### [Activities]
a - Please answer these from the phoenix-spark thread, one line each:
(i) On what date did Nick Dimiduk send the message at the top?
(ii) Which issue number does James Taylor connect to Josh's fix?
(iii) According to Nick Dimiduk, what two things did he do?
b - Extend the phoenix-spark thread with the text that follows its final line.

### [Source passage]
Re: phoenix-spark and pyspark

Nick Dimiduk Sat, 23 Jan 2016 18:14:02 -0800

That looks about right. I was unaware of this patch; thanks!

On Fri, Jan 22, 2016 at 5:10 PM, James Taylor <[email protected]>
wrote:


> FYI, Nick - do you know about Josh's fix for PHOENIX-2599? Does that help
> here?
>
> On Fri, Jan 22, 2016 at 4:32 PM, Nick Dimiduk <[email protected]> wrote:
>
>> On Thu, Jan 21, 2016 at 7:36 AM, Josh Mahonin <[email protected]> wrote:
>>
>>> Amazing, good work.
>>>
>>
>> All I did was consume your code and configure my cluster. Thanks though :)

### [Recorded data]
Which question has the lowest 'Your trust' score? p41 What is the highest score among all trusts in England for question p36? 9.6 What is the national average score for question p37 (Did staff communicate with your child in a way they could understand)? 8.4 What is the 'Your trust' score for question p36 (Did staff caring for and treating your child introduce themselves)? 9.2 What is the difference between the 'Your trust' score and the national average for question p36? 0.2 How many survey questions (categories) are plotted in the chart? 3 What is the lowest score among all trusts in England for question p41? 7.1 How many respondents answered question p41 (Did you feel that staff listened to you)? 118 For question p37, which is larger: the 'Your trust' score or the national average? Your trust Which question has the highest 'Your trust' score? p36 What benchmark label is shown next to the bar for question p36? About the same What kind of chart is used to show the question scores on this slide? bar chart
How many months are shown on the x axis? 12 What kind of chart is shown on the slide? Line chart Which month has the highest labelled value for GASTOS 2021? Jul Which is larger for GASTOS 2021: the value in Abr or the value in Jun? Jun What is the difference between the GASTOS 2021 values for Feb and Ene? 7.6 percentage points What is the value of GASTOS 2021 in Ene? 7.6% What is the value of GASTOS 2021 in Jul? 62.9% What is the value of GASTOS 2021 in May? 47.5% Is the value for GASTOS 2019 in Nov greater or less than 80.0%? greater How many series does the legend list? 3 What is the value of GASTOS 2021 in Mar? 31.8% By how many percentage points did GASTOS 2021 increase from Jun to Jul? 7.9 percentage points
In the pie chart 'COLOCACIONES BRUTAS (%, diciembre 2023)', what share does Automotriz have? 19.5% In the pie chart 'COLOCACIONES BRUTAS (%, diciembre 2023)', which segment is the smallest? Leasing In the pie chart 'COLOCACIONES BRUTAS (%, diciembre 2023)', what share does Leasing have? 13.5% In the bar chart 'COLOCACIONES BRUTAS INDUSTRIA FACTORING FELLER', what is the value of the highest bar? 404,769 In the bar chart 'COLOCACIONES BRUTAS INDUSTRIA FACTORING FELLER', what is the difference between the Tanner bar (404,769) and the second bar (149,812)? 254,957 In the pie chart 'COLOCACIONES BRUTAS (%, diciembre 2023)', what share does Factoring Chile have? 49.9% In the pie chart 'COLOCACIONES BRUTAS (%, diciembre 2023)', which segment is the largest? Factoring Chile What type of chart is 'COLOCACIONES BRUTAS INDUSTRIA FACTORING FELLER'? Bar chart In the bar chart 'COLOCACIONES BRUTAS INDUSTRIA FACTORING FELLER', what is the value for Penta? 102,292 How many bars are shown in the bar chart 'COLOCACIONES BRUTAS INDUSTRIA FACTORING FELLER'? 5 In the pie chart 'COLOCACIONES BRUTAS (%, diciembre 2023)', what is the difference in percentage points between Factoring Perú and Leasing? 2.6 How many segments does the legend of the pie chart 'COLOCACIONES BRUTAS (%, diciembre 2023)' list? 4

### [Answers to the exercises]
a -
(i) Sat, 23 Jan 2016
(ii) PHOENIX-2599
(iii) He consumed Josh's code and configured his cluster.

b -
>>
>> FWIW, I've got a support case in with Hortonworks to get the
>>> phoenix-spark integration working out of the box. Assuming it gets
>>> resolved, that'll hopefully help keep these classpath-hell issues to a
>>> minimum going forward.
>>>
>>
>> That's fine for HWX customers, but it doesn't solve the general problem
>> community-side. Unless, of course, we assume the only Phoenix users are on
>> HDP.
>>
>> Interesting point re: PHOENIX-2535. Spark does offer builds for specific
>>> Hadoop versions, and also no Hadoop at all (with the assumption you'll
>>> provide the necessary JARs). Phoenix is pretty tightly coupled with its own
>>> HBase (and by extension, Hadoop) versions though... do you think it be
>>> possible to work around (2) if you locally added the HDP Maven repo and
>>> adjusted versions accordingly? I've had some success with that in other
>>> projects, though as I recall when I tried it with Phoenix I ran into a snag
>>> trying to resolve some private transitive dependency of Hadoop.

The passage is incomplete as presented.